• **Supplied information**:
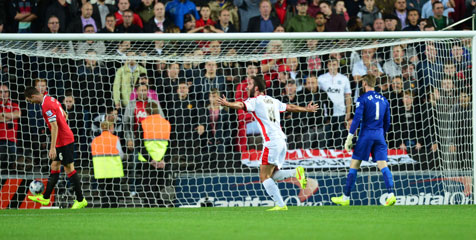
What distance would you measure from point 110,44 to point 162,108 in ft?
4.82

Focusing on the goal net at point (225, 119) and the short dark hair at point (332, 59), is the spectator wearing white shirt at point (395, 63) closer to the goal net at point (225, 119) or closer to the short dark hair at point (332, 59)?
the goal net at point (225, 119)

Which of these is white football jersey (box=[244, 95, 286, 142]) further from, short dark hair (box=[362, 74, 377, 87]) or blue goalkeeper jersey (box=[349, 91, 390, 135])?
short dark hair (box=[362, 74, 377, 87])

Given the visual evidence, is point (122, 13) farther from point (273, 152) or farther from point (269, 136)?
point (273, 152)

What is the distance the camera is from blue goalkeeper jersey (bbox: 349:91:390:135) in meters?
10.7

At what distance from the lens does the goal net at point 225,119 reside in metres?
12.2

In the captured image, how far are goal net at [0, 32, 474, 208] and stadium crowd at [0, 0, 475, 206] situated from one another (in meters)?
0.02

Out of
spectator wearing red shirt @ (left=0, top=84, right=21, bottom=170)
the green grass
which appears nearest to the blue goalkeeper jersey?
the green grass

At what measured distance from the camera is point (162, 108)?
13109mm

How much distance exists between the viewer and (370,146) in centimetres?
1087

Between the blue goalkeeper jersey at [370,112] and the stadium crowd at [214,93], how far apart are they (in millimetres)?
1808

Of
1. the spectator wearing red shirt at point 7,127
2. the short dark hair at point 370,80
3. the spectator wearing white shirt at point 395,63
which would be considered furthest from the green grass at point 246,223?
A: the spectator wearing white shirt at point 395,63

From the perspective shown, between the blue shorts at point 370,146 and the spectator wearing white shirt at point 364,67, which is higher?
the spectator wearing white shirt at point 364,67

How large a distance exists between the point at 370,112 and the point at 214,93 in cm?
296

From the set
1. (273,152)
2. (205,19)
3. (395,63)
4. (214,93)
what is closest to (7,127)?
(214,93)
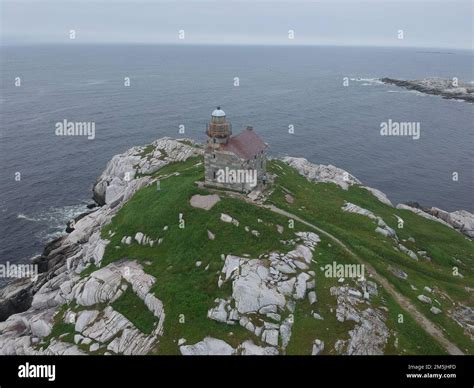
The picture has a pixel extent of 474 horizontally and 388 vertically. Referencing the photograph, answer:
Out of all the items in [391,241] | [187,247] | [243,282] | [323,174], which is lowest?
[243,282]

• **Short task**: Write out word for word every line from the line with "From the perspective" through the final line of the records, both included, skipping the pictures.

• **Reply to the exercise**:
From the perspective shown, between the blue shorts at point 370,146 and the spectator wearing white shirt at point 364,67, which is higher?
the spectator wearing white shirt at point 364,67

How large a distance exists between the point at 370,112 and the point at 214,93 in cm?
296

From the set
1. (273,152)
2. (205,19)
3. (395,63)
4. (214,93)
what is closest to (7,127)?
(214,93)
The picture has a pixel extent of 474 horizontally and 388 vertically. Referencing the photograph, answer:
Out of all the items in [391,241] | [187,247] | [243,282] | [323,174], which is lowest?
[243,282]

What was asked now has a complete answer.